> _EXERCISE AIM_
The lines below starting at the line containing "Persicaria hydropiper on" and ending at the line containing "Plaque à porcs 120x76 cm" are to be repeated exactly, with both ends kept and nothing else added.

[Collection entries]
┄┄┄┄┄┄

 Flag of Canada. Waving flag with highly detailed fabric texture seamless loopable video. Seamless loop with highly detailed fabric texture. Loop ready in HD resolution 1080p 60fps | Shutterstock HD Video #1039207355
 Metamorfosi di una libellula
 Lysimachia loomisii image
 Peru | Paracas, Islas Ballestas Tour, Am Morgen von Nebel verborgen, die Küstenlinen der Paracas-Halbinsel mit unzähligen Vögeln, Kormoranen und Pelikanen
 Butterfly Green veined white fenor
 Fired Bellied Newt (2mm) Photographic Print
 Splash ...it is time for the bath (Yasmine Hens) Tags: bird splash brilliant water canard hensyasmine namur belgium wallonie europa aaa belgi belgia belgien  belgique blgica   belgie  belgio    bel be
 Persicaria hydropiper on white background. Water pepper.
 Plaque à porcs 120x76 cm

┄┄┄┄┄┄

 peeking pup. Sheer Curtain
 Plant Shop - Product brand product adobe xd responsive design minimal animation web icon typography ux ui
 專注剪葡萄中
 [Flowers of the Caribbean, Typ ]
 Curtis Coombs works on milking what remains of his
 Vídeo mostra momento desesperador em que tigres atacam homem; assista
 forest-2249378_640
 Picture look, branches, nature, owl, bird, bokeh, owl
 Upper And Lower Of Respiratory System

┄┄┄┄┄┄

> _EXERCISE OUTPUT_
 Persicaria hydropiper on white background. Water pepper.
 Plaque à porcs 120x76 cm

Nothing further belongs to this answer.